[Input records]
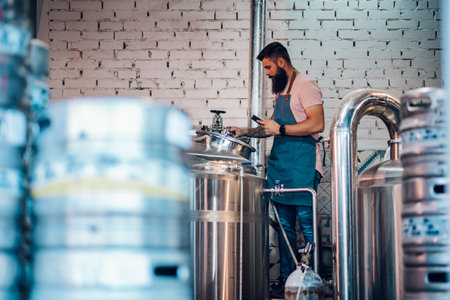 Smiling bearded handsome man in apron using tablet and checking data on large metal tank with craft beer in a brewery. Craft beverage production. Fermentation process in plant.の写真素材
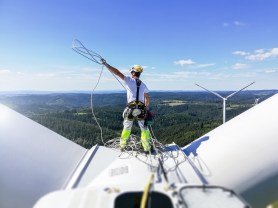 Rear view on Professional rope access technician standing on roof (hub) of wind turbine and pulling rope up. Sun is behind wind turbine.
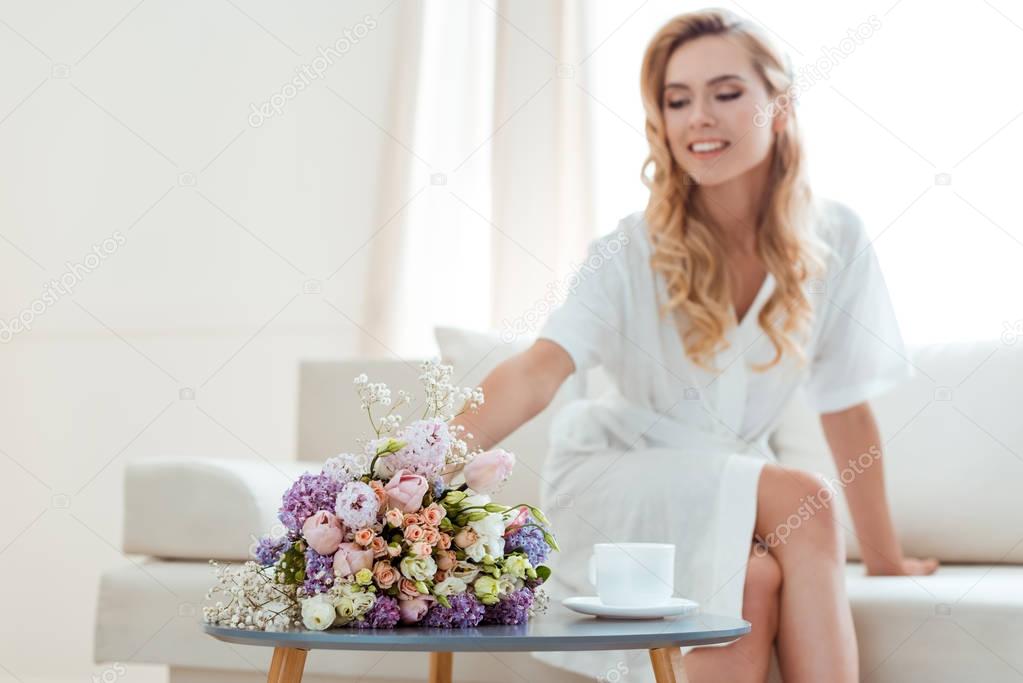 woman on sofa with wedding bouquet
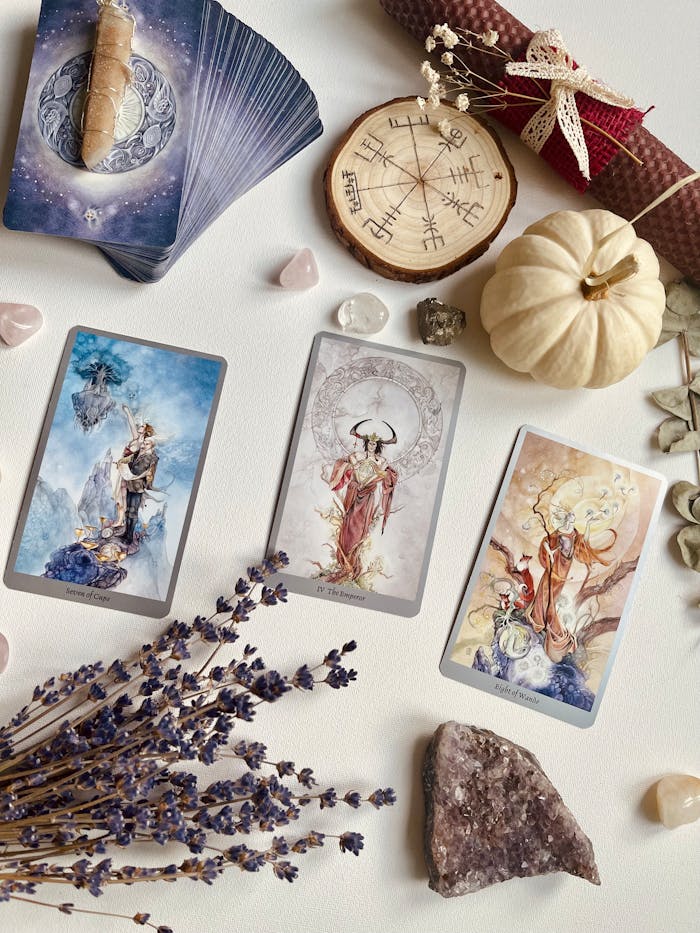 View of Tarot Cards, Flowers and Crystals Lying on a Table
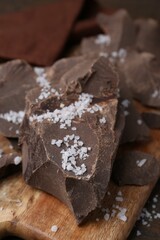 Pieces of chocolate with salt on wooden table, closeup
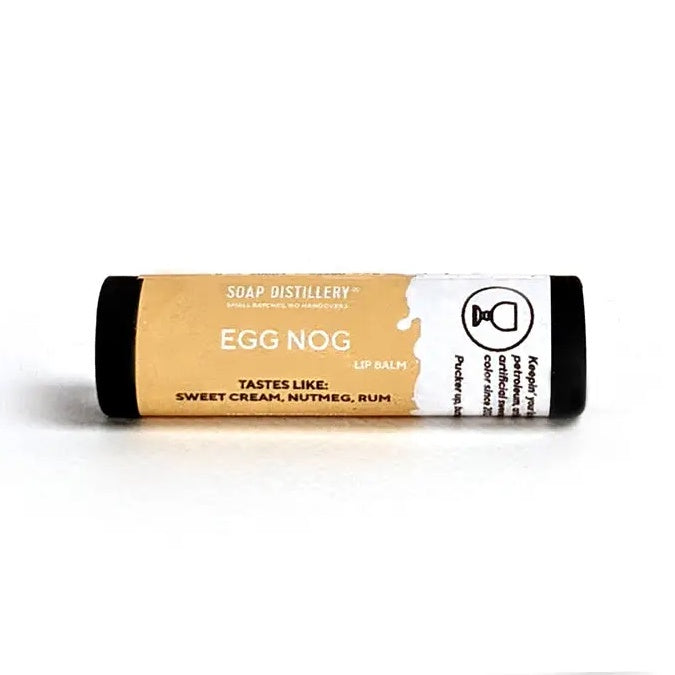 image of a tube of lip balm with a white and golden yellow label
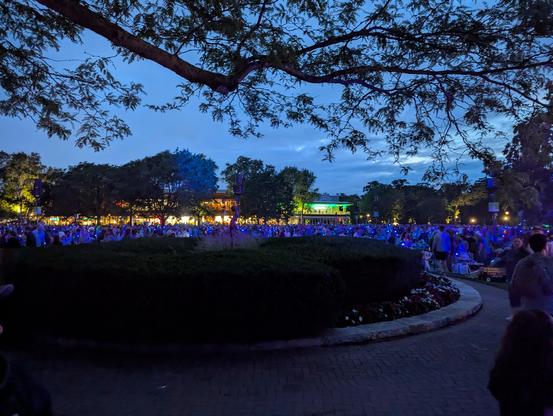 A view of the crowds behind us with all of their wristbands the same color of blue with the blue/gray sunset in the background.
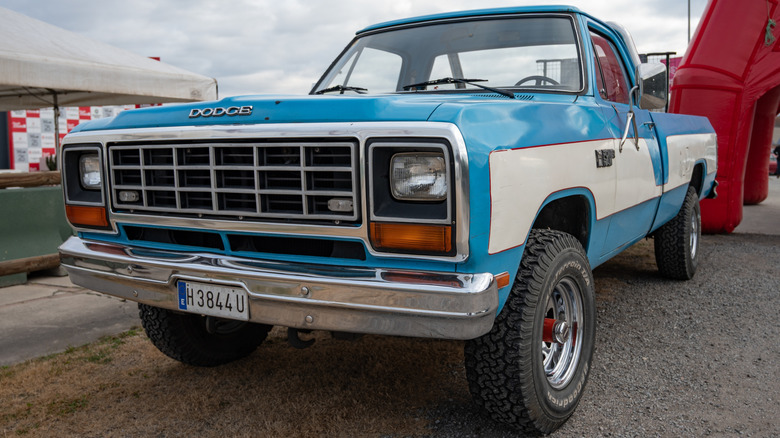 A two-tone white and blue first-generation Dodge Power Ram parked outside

[Description of the task] From the line containing "View of Tarot" down to the last line of the entries above, retype each line exactly as it stands, but skip the pictures.

[Written solution]
 View of Tarot Cards, Flowers and Crystals Lying on a Table
 Pieces of chocolate with salt on wooden table, closeup
 image of a tube of lip balm with a white and golden yellow label
 A view of the crowds behind us with all of their wristbands the same color of blue with the blue/gray sunset in the background.
 A two-tone white and blue first-generation Dodge Power Ram parked outside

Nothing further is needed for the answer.